« Un jugement de fait, c’est
quelque chose qu’on peut vérifier par expérience et qui rallie tout le monde,
un jugement de valeur, c’est subjectif, c’est une question d’opinion
personnelle. » entend-on souvent. Si simple...et comme bien souvent, quand
c’est aussi simple, c’est que c’est erroné.
Sam Harris a longuement
développé, dans son livre The Moral
Landscape, sur son idée que les jugements de valeur sont somme toute un
certain type de jugement de fait. « La cigarette est mauvaise pour la
santé. » est un jugement de valeur – ça ne pourrait pas être plus évident,
dire que quelque chose est mauvais relève de l’évaluation – mais c’est AUSSI un
jugement de fait : c’est entièrement objectif.
Sam Harris explique fort bien
en quoi les jugements de valeur sont objectifs et je n’aurais pas la prétention
de faire mieux que lui dans un billet de quelques paragraphes. Je prendrai
plutôt quelques lignes pour m’objecter à la proposition suivante : « Pour
que ce soit un jugement de fait, il faut que ça puisse être vérifié
empiriquement. »
Un jugement de fait, est un
jugement qui est entièrement objectif, c’est-à-dire dont la véracité ne dépend
aucunement de la subjectivité de qui que ce soit. Les faits existent
indépendamment de nous, qu’on soit capable de les connaître ou de les vérifier
ou pas. On ne peut donc pas faire de notre capacité cognitive la condition pour
admettre qu’un jugement porte sur une question factuelle.
Je pars d’un point de vue
réaliste. On parle ici de réalisme philosophique, c’est-à-dire le fait de poser
qu’il existe une réalité objective, et qu’on est capable de la connaître en
partie. Le réalisme philosophique fait partie des positions philosophiques à la
base de la science. Si on ne partait pas avec l’a priori qu’il existe une réalité
objective et qu’on peut la connaître partiellement, il ne servirait à rien de
faire de la science, puisque toute l’entreprise scientifique a pour but d’accroître
la connaissance du réel (tout en ayant conscience qu’on ne le connaîtra jamais
entièrement et que nos théories seront toujours approximatives).

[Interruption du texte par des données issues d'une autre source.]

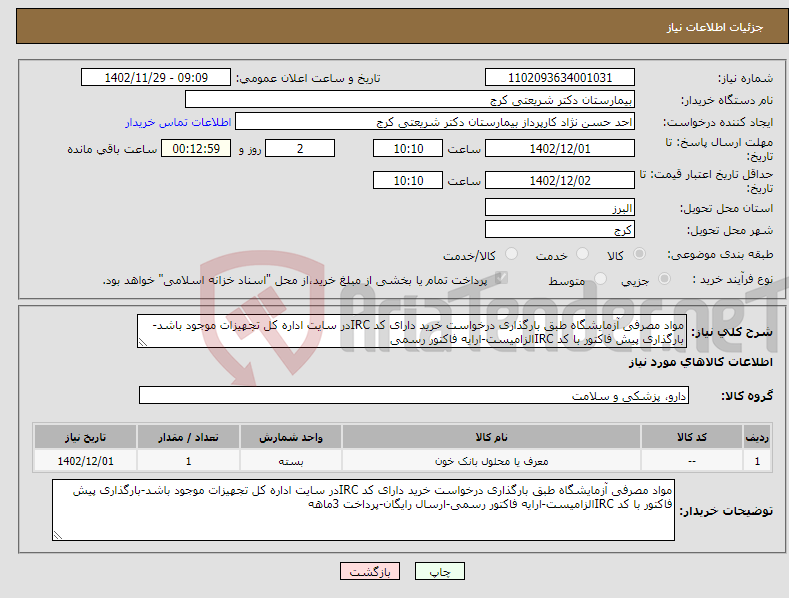 تصویر کوچک آگهی نیاز انتخاب تامین کننده-مواد مصرفی آزمایشگاه طبق بارگذاری درخواست خرید دارای کد IRCدر سایت اداره کل تجهیزات موجود باشد-بارگذاری پیش فاکتور با کد IRCالزامیست-ارایه فاکتور رسمی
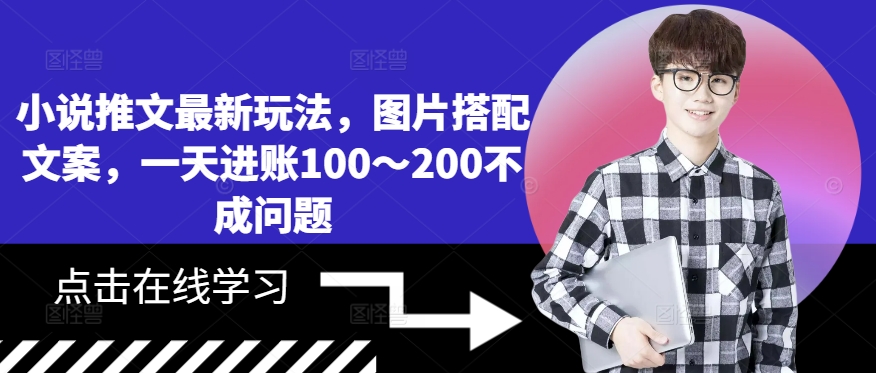 小说推文最新玩法，图片搭配文案，一天进账100～200不成问题网赚项目-副业赚钱-互联网创业-资源整合八方网创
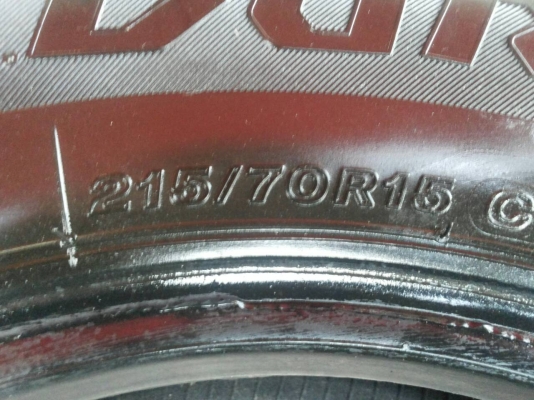 ยางบริสโตน DURAVIS 215-70R15 ยางปี 12 ชุดสี่เส้น 3900บาท ยางบริสโตน DURAVIS 215-70R15 ยางปี 12 ชุดสี่เส้น 3900บาท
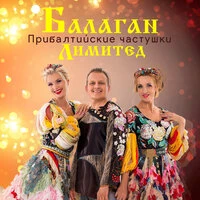 Прибалтийские частушки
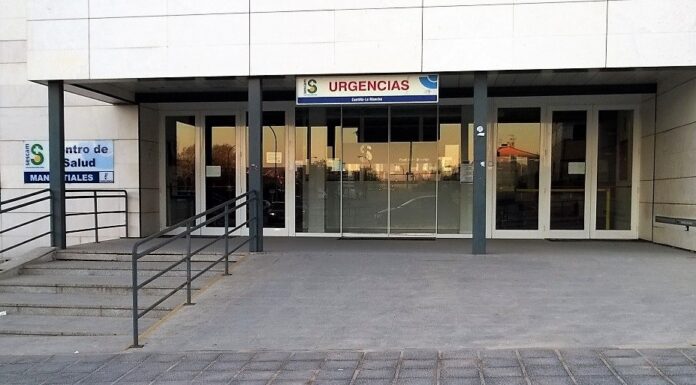 Urgencias del Centro de Salud de Los Manantiales, en Guadalajara. (Foto: La Crónic@)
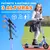 Scooter E10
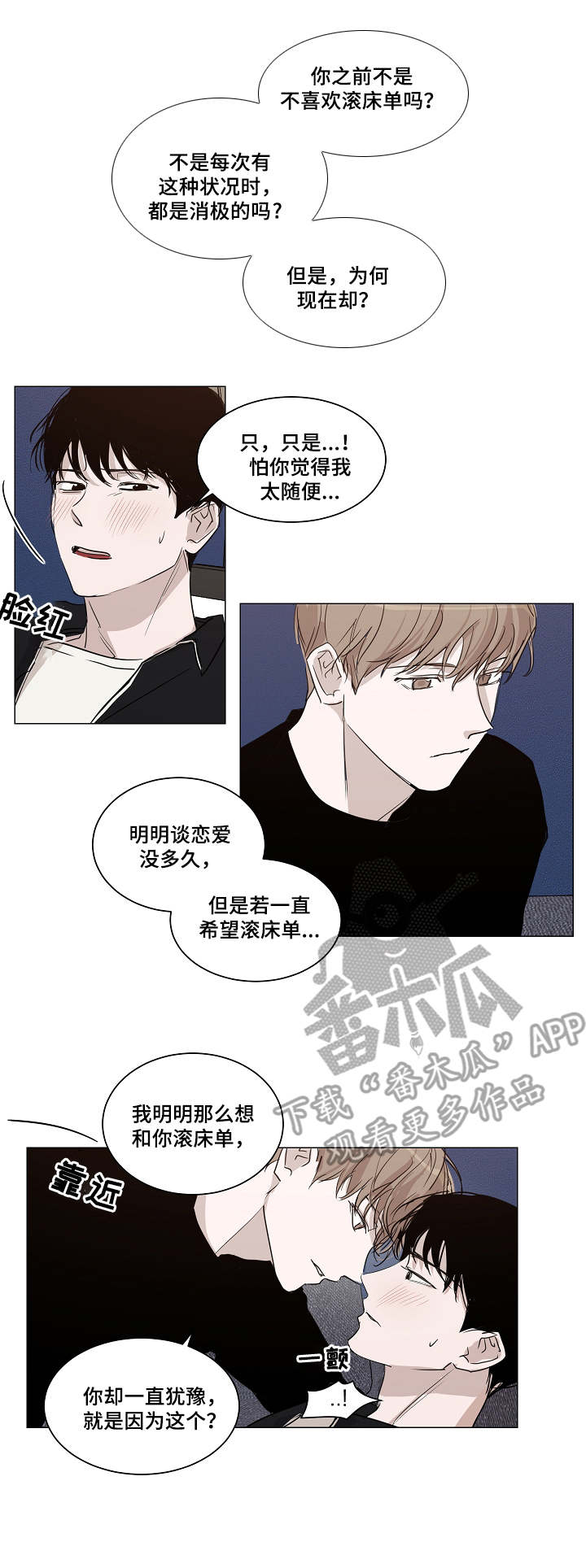 太直的头发怎么变自然卷漫画,第19章：说服力3图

Un jugement de fait peut être
faux. Quand on se prononce sur la réalité, on peut se tromper. Dans de nombreux
cas, grâce à des expériences, on peut vérifier, trancher les questions
factuelles. Mais pas dans tous les cas. C’est ici qu’il importe de distinguer
subjectivité et incertitude. Qu’on ne sache pas si un jugement est vrai ou
faux, ne veut pas dire que la réponse dépend de chacun, autrement dit, que la
réponse est subjective. Ça veut plutôt dire qu’on ne connaît pas la réponse.
Pour illustrer : « Les
asperges sont délicieuses. » : voilà un jugement subjectif. Elles
sont délicieuses pour qui prend plaisir à en manger, elles ne le sont pas pour
qui n’a aucun plaisir à en manger. Il s’agit d’un jugement de préférence qui
peut être vrai ou faux selon l’expérience de chacun. Ici, on parle de
subjectivité, et non d’incertitude.
Par contre, quand il s’agit de
jugements tels que : « Il existe des formes de vie extraterrestres. »,
ou encore « Dieu existe et Jésus était son fils. », aucune
subjectivité n’est impliquée quant à savoir si c’est vrai ou faux. Qu’on n’ait
pas les moyens de vérifier (pour le moment ou pour toujours) ne signifie pas qu’on
peut décider subjectivement de si c’est vrai ou faux.
Quand un jugement est vrai ou
faux de façon objective, c’est un jugement de fait, peu importe qu’on soit
capable ou non de vérifier s’il est vrai ou faux.